За всем пафосом последнего четверостишия, однако, ясно слышится: однажды мы гостили… да, погостили, но теперь это окончилось бесповоротно. Как первая любовь, редко бывающая счастливой.
Стихотворение «Когда смертельный треск сосны скрипучей…» – этапное для Пастернака, но никогда при жизни не перепечатывавшееся, – написано в том же двадцать седьмом. Оно появилось в январском номере «Нового мира» за 1928 год. Сын поэта интерпретирует его как предупреждение о терроре, – стихи темные, по-пастернаковски скрытные, но при внимательном чтении шифровка прозрачна:
Это стихотворение он послал и Цветаевой. Постоянный читатель легко обнаружит все подсказки – лесник только кажется «красным», на самом деле это нездоровая краснота «мясистых щек», и «государства истукан» является в образе «служилой и страшной телесности». Важно тут, впрочем, то, что лесник ловит именно браконьера, тайного порубщика, то есть осуществляет вроде как благое дело, – но «не радоваться нам, кричать бы на крик», потому что сам этот лесник – явление мертвое и грозное, и не поздоровится не только порубщикам, а и обычным дачникам. «Шаги комплекции солидной» были уже слышны вовсю.

* Обязательное задание 1 *
Судя по фрагменту о Пастернаке, в каком журнале и в каком номере появилось стихотворение «Когда смертельный треск сосны скрипучей…»?
* Обязательное задание 2 *
Продолжите фрагмент о Пастернаке, начав сразу после его последнего предложения.
Следующие записи — самостоятельный материал, к фрагменту о Пастернаке отношения не имеющий.

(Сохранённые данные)
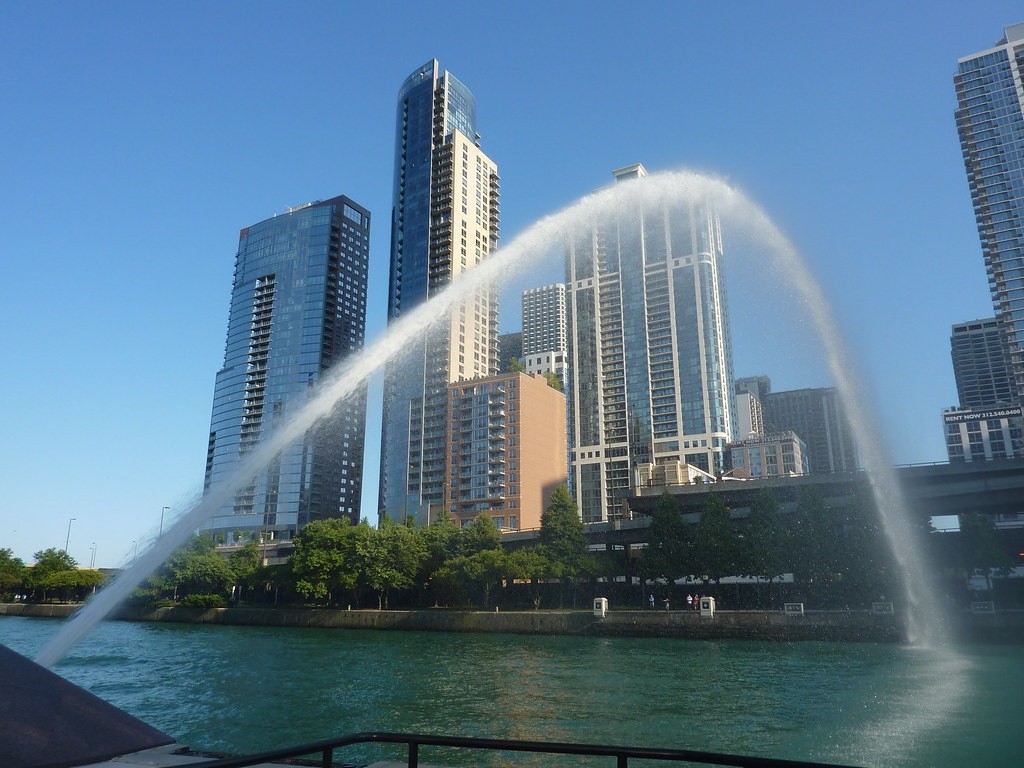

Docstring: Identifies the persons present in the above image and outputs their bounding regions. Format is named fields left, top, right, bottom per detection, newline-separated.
left=663, top=598, right=670, bottom=609
left=649, top=594, right=655, bottom=608
left=686, top=593, right=705, bottom=610
left=879, top=593, right=886, bottom=600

* Ответ на задание 1 *
В январском номере «Нового мира» за 1928 год.

* Ответ на задание 2 *
И еще одно удивительное событие случилось с ним в двадцать седьмом – он впервые летал.
«Ты, наверное, как все мы, не любишь технических новшеств, – пишет он Цветаевой на следующий день после рискованного эксперимента. – Летала ли ты когда-нибудь? Представь, это знакомее и прирожденнее поезда и больше похоже на музыку и влеченье, чем верховая езда. Сегодня я впервые подымался с Женей, одним знакомым и простой солдаткой – женой коменданта аэродрома. (…) Это – тысячеметровая высота неразделенного одиночества. Красота этих сумерек в любой час дня если на какую красоту походит, то только на красоту земли в истинной поэзии, на красоту связного, рассыпного, мельчайшего в своих вероятьях, невероятного в своей огромной печали пространства… Все это тысячу раз видено и предчувствовано в жизни, все это до удивительности пережито и прирождено».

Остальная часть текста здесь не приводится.